Its lyrics are fairly interesting (in a nutshell, relativistic autonomy gets declared in a “manly” mod key) and music-wise it features the ground-breaking and still tasty-sounding feedback break. But my discussion will focus on the relation between The Who’s trademark “auto-destruction” sound and image epitomized by this song, and the culturally middle class situation they and their fans found themselves in (despite whatever working-class backgrounds some of them had come from).

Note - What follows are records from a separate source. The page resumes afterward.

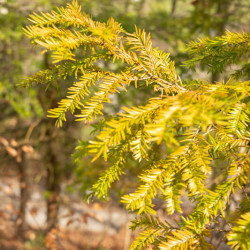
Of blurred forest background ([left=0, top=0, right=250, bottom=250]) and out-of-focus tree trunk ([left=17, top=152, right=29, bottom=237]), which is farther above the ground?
blurred forest background ([left=0, top=0, right=250, bottom=250])

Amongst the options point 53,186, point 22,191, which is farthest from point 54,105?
point 22,191

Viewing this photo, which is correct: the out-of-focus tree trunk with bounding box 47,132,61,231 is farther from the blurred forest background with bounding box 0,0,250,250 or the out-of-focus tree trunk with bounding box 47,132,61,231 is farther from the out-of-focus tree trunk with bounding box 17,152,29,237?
the out-of-focus tree trunk with bounding box 17,152,29,237

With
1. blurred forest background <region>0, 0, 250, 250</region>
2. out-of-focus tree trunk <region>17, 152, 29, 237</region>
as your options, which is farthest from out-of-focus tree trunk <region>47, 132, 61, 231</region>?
out-of-focus tree trunk <region>17, 152, 29, 237</region>

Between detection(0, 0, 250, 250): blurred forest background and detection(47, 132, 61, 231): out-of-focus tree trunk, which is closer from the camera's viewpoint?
detection(0, 0, 250, 250): blurred forest background

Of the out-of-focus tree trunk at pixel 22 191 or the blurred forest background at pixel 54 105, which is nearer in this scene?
the blurred forest background at pixel 54 105

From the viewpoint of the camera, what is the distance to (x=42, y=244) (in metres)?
4.30

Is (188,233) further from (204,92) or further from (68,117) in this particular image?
(68,117)

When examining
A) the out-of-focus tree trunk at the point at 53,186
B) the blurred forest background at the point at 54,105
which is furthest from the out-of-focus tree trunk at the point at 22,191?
the out-of-focus tree trunk at the point at 53,186

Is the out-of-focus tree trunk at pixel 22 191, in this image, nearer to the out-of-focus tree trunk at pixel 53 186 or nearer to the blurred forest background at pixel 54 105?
the blurred forest background at pixel 54 105

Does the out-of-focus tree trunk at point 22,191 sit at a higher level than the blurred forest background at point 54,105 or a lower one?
lower

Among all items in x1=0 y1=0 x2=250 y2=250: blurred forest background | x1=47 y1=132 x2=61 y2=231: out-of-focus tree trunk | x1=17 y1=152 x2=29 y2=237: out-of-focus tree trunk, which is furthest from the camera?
x1=17 y1=152 x2=29 y2=237: out-of-focus tree trunk

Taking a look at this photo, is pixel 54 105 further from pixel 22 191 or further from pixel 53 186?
pixel 22 191

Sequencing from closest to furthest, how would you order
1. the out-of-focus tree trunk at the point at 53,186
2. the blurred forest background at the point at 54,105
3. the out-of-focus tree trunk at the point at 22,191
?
the blurred forest background at the point at 54,105, the out-of-focus tree trunk at the point at 53,186, the out-of-focus tree trunk at the point at 22,191

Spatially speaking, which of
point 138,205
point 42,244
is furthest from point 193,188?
point 42,244
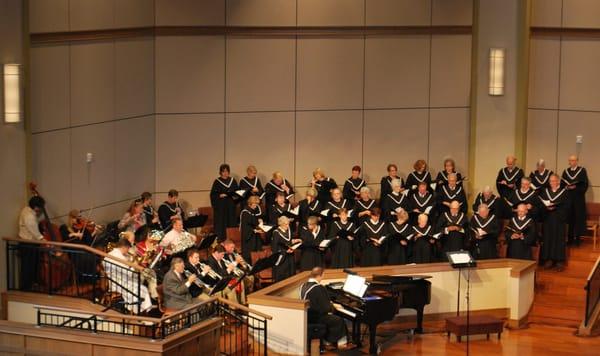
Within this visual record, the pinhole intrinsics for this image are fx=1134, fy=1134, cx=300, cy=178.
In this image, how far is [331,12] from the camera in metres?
19.8

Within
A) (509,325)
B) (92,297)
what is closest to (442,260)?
(509,325)

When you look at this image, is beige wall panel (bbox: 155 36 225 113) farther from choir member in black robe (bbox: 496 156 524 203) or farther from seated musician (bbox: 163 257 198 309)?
seated musician (bbox: 163 257 198 309)

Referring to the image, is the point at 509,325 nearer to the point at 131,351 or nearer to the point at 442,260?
the point at 442,260

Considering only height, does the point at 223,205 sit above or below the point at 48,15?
below

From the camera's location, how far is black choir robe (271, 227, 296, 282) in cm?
1662

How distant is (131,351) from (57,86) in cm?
519

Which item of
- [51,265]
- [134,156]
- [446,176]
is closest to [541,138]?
[446,176]

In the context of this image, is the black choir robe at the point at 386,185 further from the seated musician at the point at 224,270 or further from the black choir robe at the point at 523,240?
the seated musician at the point at 224,270

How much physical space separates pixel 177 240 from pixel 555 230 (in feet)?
20.3

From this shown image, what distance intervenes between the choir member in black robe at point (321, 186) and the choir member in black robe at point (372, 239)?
1502 mm

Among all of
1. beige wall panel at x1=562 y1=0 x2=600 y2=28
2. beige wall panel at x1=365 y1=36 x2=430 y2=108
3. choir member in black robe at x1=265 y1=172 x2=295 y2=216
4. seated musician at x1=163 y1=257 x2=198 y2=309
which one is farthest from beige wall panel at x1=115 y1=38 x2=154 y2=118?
beige wall panel at x1=562 y1=0 x2=600 y2=28

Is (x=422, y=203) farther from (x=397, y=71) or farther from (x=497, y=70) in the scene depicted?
(x=497, y=70)

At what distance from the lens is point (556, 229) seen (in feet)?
59.3

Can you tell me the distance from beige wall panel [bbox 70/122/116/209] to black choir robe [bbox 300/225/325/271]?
3111 millimetres
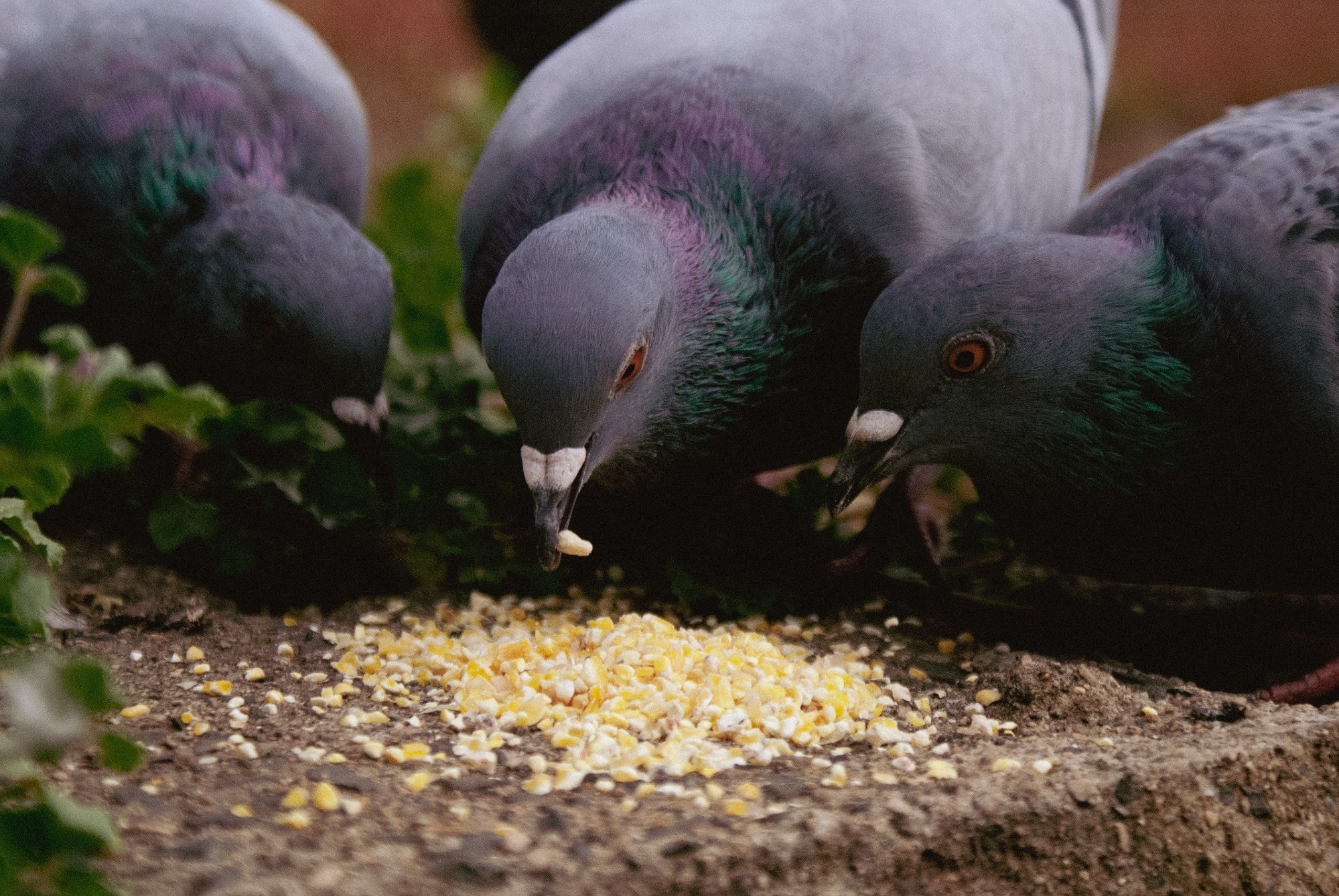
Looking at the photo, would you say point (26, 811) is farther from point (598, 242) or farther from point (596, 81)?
point (596, 81)

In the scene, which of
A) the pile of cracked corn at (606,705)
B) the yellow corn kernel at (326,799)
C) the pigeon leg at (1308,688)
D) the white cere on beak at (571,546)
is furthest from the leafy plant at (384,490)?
the pigeon leg at (1308,688)

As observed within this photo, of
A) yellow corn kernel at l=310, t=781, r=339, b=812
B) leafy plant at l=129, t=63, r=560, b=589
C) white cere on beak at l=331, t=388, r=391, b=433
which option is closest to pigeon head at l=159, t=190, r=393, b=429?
white cere on beak at l=331, t=388, r=391, b=433

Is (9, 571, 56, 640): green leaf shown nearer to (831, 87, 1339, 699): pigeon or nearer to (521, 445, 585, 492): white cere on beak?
(521, 445, 585, 492): white cere on beak

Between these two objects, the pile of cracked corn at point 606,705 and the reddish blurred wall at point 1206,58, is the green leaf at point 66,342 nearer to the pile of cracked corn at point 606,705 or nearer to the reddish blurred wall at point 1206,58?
the pile of cracked corn at point 606,705

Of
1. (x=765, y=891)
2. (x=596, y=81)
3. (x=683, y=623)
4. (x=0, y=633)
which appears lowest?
(x=683, y=623)

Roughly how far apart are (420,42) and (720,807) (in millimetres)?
12129

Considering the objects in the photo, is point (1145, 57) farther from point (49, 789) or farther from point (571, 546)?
point (49, 789)

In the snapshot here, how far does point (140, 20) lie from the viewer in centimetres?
479

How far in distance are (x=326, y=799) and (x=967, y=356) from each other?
75.8 inches

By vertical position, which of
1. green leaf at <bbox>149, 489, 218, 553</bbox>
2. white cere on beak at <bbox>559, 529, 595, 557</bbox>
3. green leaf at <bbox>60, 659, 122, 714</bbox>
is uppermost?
green leaf at <bbox>60, 659, 122, 714</bbox>

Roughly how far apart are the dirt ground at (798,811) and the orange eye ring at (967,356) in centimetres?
77

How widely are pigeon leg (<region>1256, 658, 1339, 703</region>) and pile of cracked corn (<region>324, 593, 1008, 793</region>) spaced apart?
94 cm

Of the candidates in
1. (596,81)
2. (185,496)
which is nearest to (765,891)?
(185,496)

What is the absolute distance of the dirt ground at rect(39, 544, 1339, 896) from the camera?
2320 mm
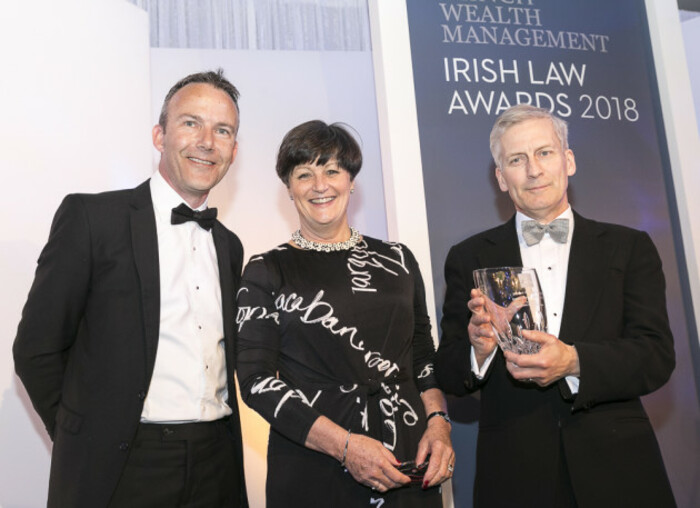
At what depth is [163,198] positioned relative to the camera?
273 centimetres

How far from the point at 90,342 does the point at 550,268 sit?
1.83m

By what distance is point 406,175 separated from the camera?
3.71 meters

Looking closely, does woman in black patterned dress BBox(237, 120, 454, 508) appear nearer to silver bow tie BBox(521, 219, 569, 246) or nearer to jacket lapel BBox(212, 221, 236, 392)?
jacket lapel BBox(212, 221, 236, 392)

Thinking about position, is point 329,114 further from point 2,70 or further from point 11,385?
point 11,385

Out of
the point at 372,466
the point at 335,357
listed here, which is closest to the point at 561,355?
the point at 372,466

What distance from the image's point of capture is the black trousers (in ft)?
7.64

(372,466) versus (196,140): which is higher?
(196,140)

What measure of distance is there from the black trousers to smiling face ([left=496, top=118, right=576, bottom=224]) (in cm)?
159

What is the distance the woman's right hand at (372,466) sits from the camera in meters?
2.21

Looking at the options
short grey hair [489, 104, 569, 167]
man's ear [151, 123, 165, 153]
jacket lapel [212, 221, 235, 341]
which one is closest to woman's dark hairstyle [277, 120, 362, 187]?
jacket lapel [212, 221, 235, 341]

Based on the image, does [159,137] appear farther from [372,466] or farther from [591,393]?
[591,393]

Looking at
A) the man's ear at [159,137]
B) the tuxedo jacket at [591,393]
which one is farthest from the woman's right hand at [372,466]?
the man's ear at [159,137]

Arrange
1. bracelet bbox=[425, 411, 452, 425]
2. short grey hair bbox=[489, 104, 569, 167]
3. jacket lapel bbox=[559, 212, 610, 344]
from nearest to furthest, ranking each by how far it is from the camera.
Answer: jacket lapel bbox=[559, 212, 610, 344]
bracelet bbox=[425, 411, 452, 425]
short grey hair bbox=[489, 104, 569, 167]

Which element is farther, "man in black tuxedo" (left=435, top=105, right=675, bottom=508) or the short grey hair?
the short grey hair
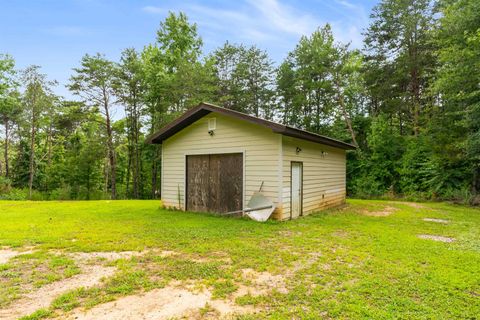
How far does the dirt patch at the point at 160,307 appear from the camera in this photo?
7.56 feet

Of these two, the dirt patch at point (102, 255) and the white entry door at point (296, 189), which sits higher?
the white entry door at point (296, 189)

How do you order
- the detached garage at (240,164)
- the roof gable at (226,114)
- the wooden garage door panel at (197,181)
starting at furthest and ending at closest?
the wooden garage door panel at (197,181), the detached garage at (240,164), the roof gable at (226,114)

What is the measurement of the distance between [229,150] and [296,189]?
7.23 feet

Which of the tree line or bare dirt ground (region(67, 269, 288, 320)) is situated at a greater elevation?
the tree line

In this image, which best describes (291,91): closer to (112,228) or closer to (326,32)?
(326,32)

The situation was one of trying to connect modern art-school-trained British-ness to down-home American blackness, as this priceless Pete Townsend quote (which I found—where else?–in Martha Bayles’ Hole in our Soul) reveals:
“When the Who first started we were playing blues, and I dug the blues and I knew what I was supposed to be playing, but I couldn’t play it…I could hear the notes in my head, but I couldn’t get them out of my guitar… It used to frustrate me incredibly. I used to try to make up visually for what I couldn’t play as a musician…I’d hold my arm up in the air and bring it down so that it looked lethal, even if it didn’t sound too lethal…I got to jump about, and the guitar became unimportant. I banged it and I let it feed back and scraped it and rubbed it up against the microphone, did anything…It didn’t deserve any credit or any respect…And one day it broke.”
Those familiar with The Who’s story will see Townsend’s self-deprecating point: that was the beginning of the band’s employment of instrument-destruction and feedback. This book explains how art-school student Townsend attempted to give this aspect of their act a theoretical basis in the Dada-derived concept of auto-destruction, but the author wisely notes that it was fundamentally about showmanship and anger-expression.
This incident of Townsend’s frustration with the blues aptly symbolizes a key reason Rock came out of R+B/r ‘n r, and has remained the Music of the Middle Class. When faced with the likelihood that you couldn’t musically go as far down into the blues as you wanted, the rock answer was to compensate by going out ahead into the avant garde, i.e., into the various “perverse modernisms”(Bayles’ term) of the art schools. That’s why, 9 times out of 10, any given “ground-breaking” or “controversial” thing done by a rock band turns out to have a pre-WWII Continental avant-garde art precedent.
What’s emerged from my recent posts on Martha Bayles and retro rock and roll (#s 38-41) is a call for musicians to stay true to the Afro-American roots, to keep things swingin’ and-a shakin’, to not surrender to high-tech reworking of the music nor to primitivist understanding of its roots. You’ve got to cultivate yourself in the larger tradition, begin to understand what the likes of old bluesmen, gospel singers, or Nashville sidemen knew, as the case may be.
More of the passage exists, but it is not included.